So, I'm a US Civil War reenactor and I do a lot of teaching at schools. One of the things that I really focus on when teaching is the daily life of a soldier /civilian. What they wore, what they thought, how they lived, what they ate. With that in mind, I thought I'd offer a couple of thoughts about food in a T2K environment.
Let me note right off that conditions in Central Europe and Sweden are going to be vastly different. Poland has been a battlefield for 3 and a half years in-game and has suffered repeated NBC attacks. Sweden has been a combatant for 2 years or so and the proliferation of NBC weapons has been much smaller. Of course, Sweden has less land arable land and a shorter growing season... therefore the damage warfare has done to the food supply is just as acute. I'm addressing Poland because it is most similar to the US, where I'm from. I simply don't know enough about farming in the higher latitudes to be able to comment with any authority.
First off, food is gonna be a bitch.

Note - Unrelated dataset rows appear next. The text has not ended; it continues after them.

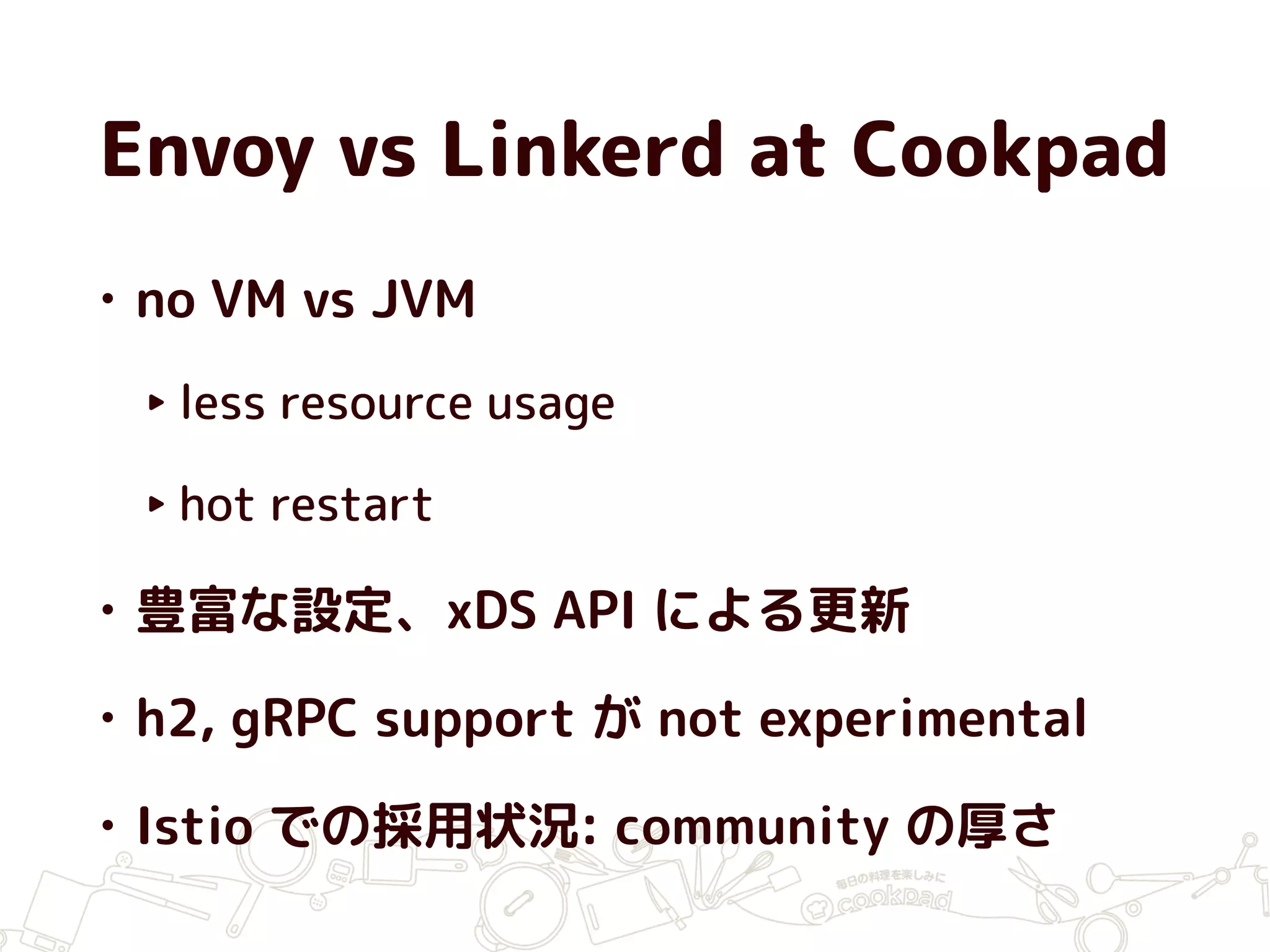 Envoy vs Linkerd at Cookpad
• no VM vs JVM
‣ less resource usage
‣ hot restart
• 豊富な設定、xDS API による更新
• h2, gRPC support が not experimental
• Istio での採用状況: community の厚さ
 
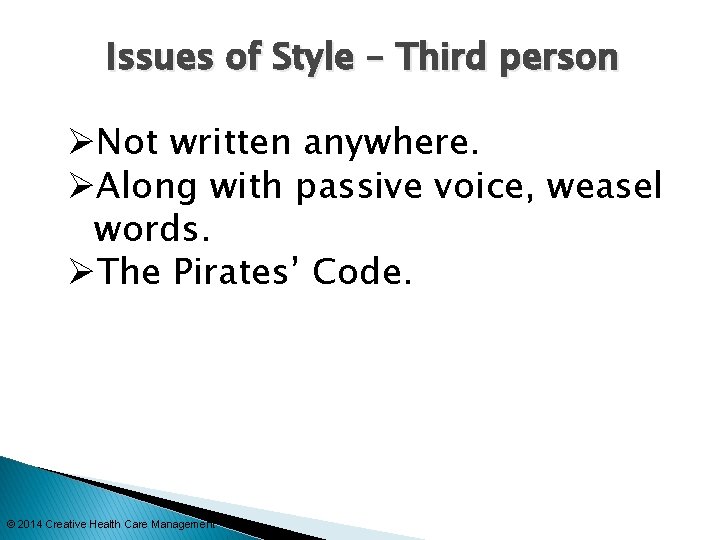 Issues of Style – Third person ØNot written anywhere. ØAlong with passive voice, weasel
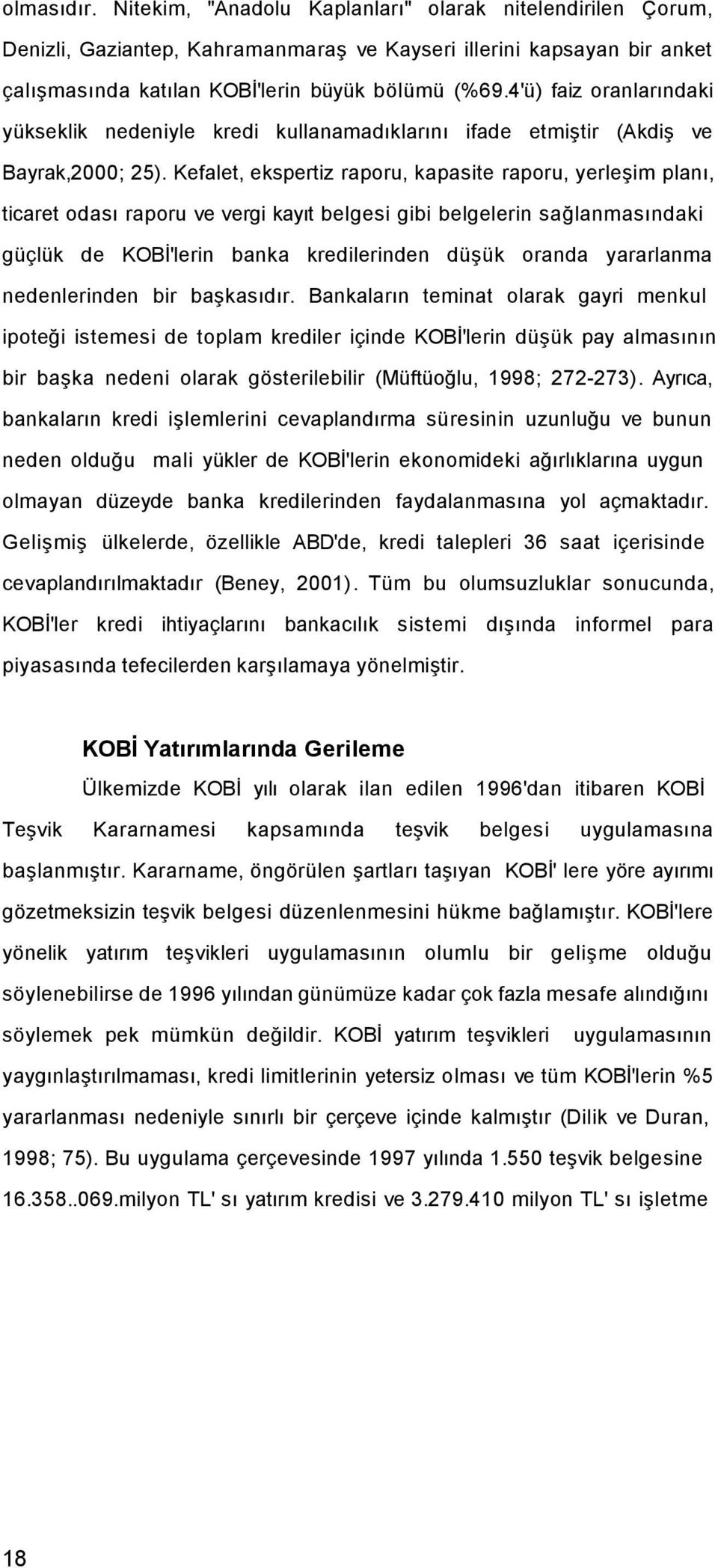 Kefalet, ekspertiz raporu, kapasite raporu, yerleşim planı, ticaret odası raporu ve vergi kayıt belgesi gibi belgelerin sağlanmasındaki güçlük de KOBİ'lerin banka kredilerinden düşük oranda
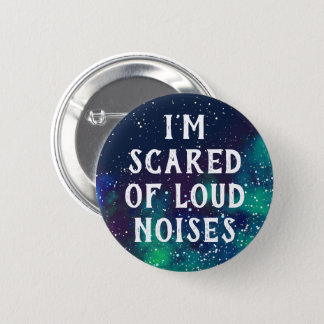 Scared Of Loud Noises Customizable Galaxy Identity Button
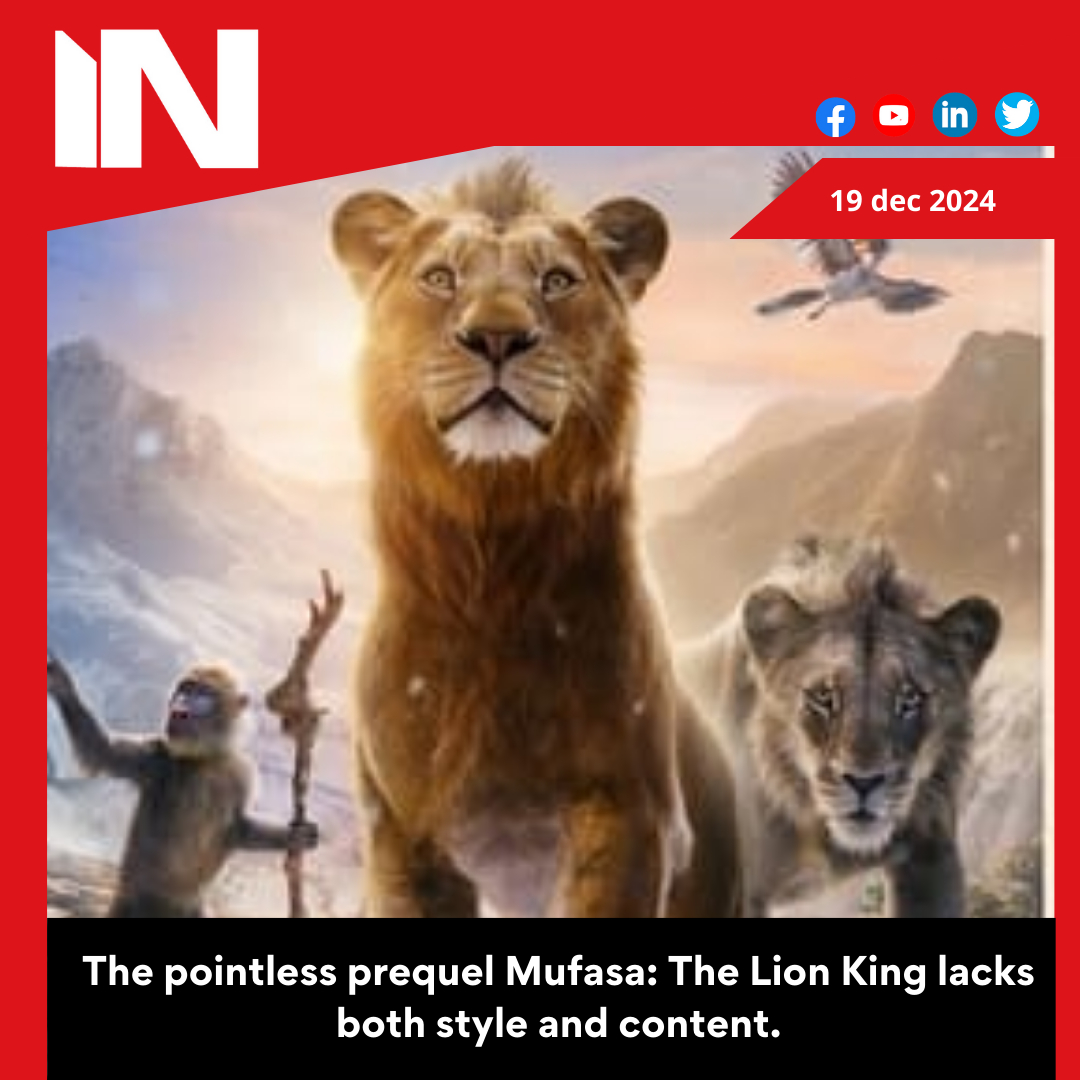 Mufasa: The Lion King — Pointless prequel with no style or substance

The Referee's Book describes a Poland that is damned near as buggered up as that Gawdawful book series from the 80's, The Zone. Croplands have been NBC'd to literal death and only a major human die-back and decades of rain and weathering are going to fix it.
Now, I don't see the picture as quite that bad. I'm well aware of the poisoning spectrum [at least, that described by the US Army Chemical Corps]. The setting describes survivors that really are hanging on, with sufficient croplands to support the remaining population... barely. The problem is twofold: a lack of trained farmers and a transportation net that's thoroughly wrecked. Almost everything that's grown is consumed within 25 miles /40 km of its acreage. Then you add the problems of a barter economy, bandits, organized units of soldiers 'foraging' [or as like to tell students, 'authorized stealing'] and the need for high starch/ sugar content plants to distill fuel from.

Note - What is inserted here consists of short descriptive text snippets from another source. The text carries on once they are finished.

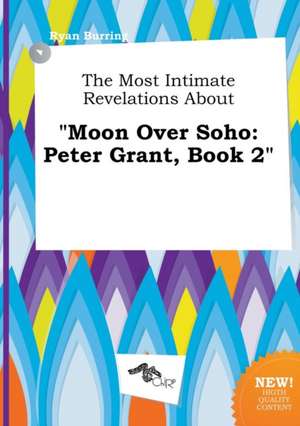 The Most Intimate Revelations about Moon Over Soho: Peter Grant, Book 2 de Ryan Burring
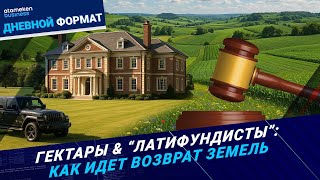 Гектары & “латифундисты”: как идет возврат земель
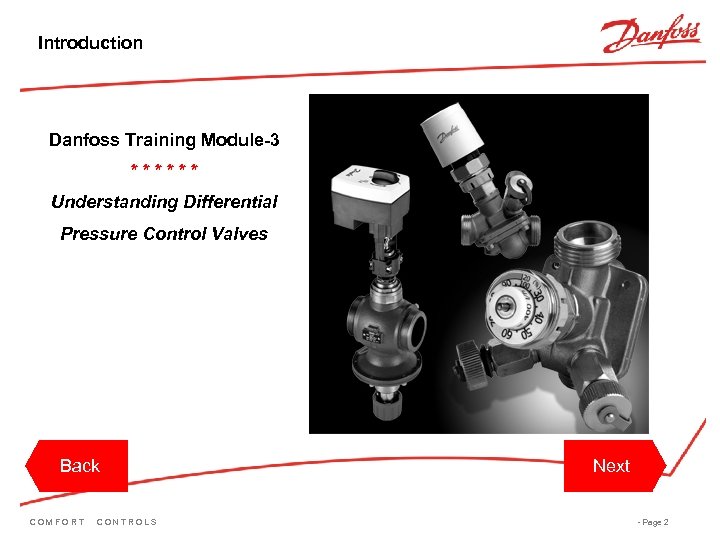 Introduction Danfoss Training Module-3 ****** Understanding Differential Pressure Control Valves Back COMFORT CONTROLS Next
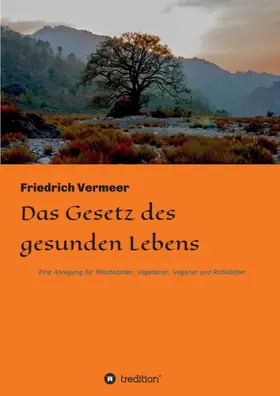 Vermeer | Das Gesetz des gesunden Lebens | Buch | 978-3-7482-5235-1 | www.sack.de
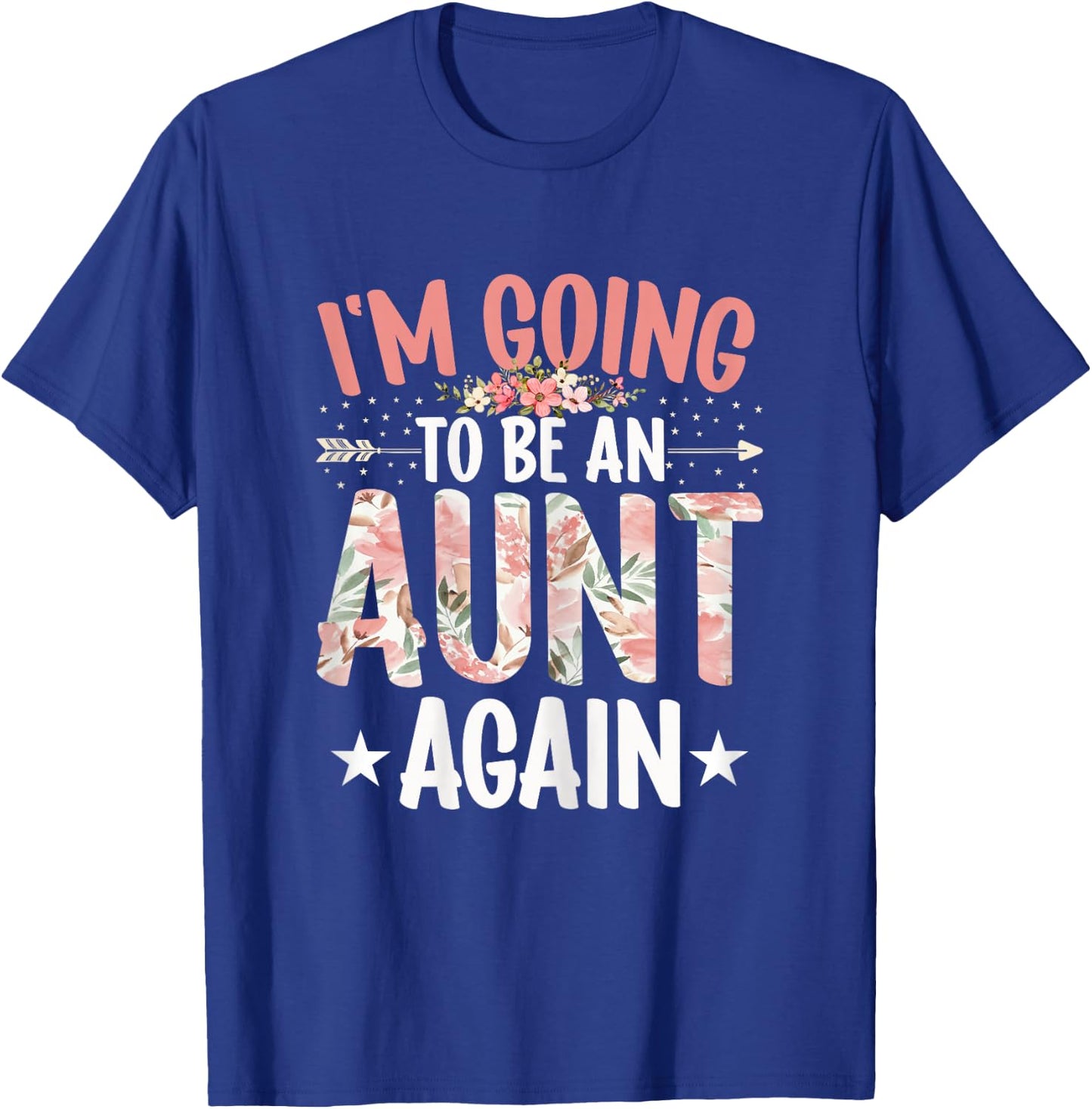 Aunt Funny Women's I'm Going to Be an Aunt Again Auntie T-Shirt - T-Shirt | Royal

To be blunt, society's ability to feed itself has retreated to medieval level and damned few people have any idea how to actually do the work necessary. Most communities are closer to the Stone Age hunter /scavengers, rather than the organized work of a medieval village.
So let's get down to some basics here. Let me go point-by-point...

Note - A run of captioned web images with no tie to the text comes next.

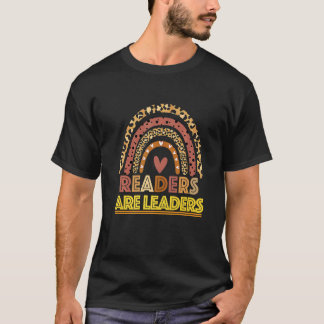 Readers Are Leaders Book rainbow Reading Teacher T-Shirt
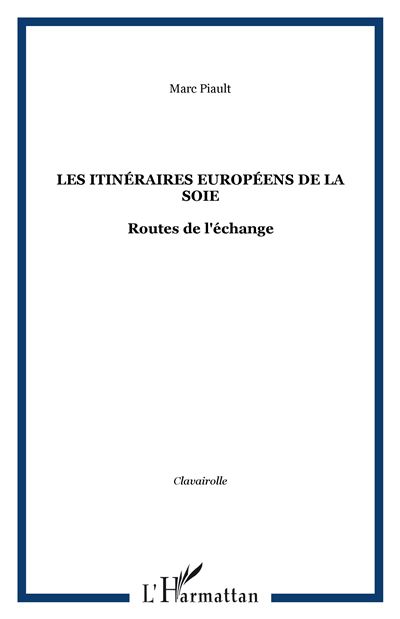 Les itinéraires européens de la soie - Marc Piault - broché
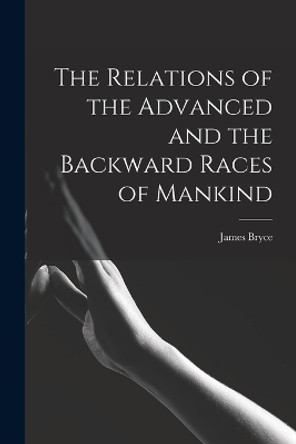 The Relations of the Advanced and the Backward Races of Mankind by Bryce James 9781018970820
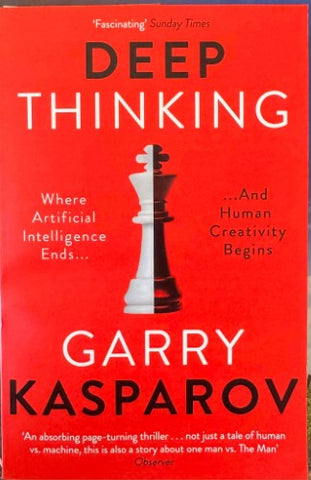 Garry Kasparov - Deep Thinking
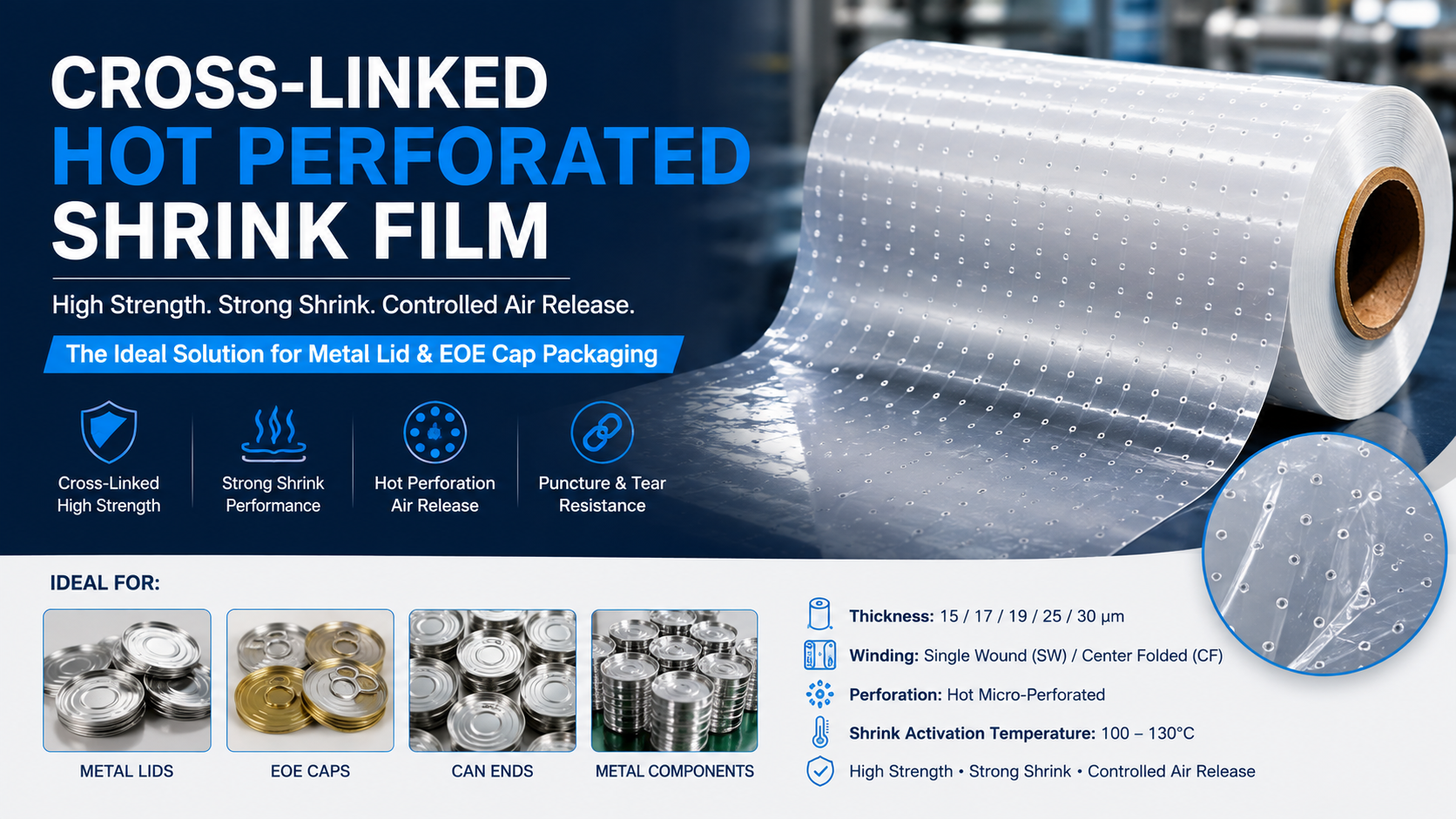 Cross-Linked Hot Perforated Shrink Film for Metal Lids and EOE Caps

a] the general rule of thumb is 'one acre [2.5 hectares] of grain supports one adult and requires the full time effort of one adult to cultivate'. However, this presumes that the adult has some knowledge of what they're doing and has the energy and the security to work the land. Under the conditions of 'modern' Poland, a more realistic estimate would be doubling the needed land to feed one person.
b] a healthy person consumes, at minimum, their own body weight in food per month. This presumes a varied diet of 2700 calories a day. In T2K terms, this diet is a distant memory. As 'Monk' put it in the flavor text of T2013, "I'd be willing to kill somebody I know for a bacon double cheeseburger." A realistic figure for the current diet is probably along the lines of 1800 calories a day in the sparse time of the year [December to June] and 2200 calories in the 'fat' time of the year [July to November]. Of course this will vary widely.
c] many food preservation techniques have been lost or preserved only as 'ancient lore'. The only methods of food preservation commonly available in Poland at this time are likely to be salting, pickling in vinegar, drying [jerked meats, dried vegetables], and possibly smoking. Drying and smoking require a lot of time and fuel to do, and smell of the process will draw bandits like flies to a corpse. And something that can't be emphasized enough; the most efficient fuel for fires is charcoal made from hardwoods. The knowledge of how to make charcoal in large enough amounts is largely lost. People think only in terms of dry, seasoned wood and are not at the point of cultivating wood-lots yet.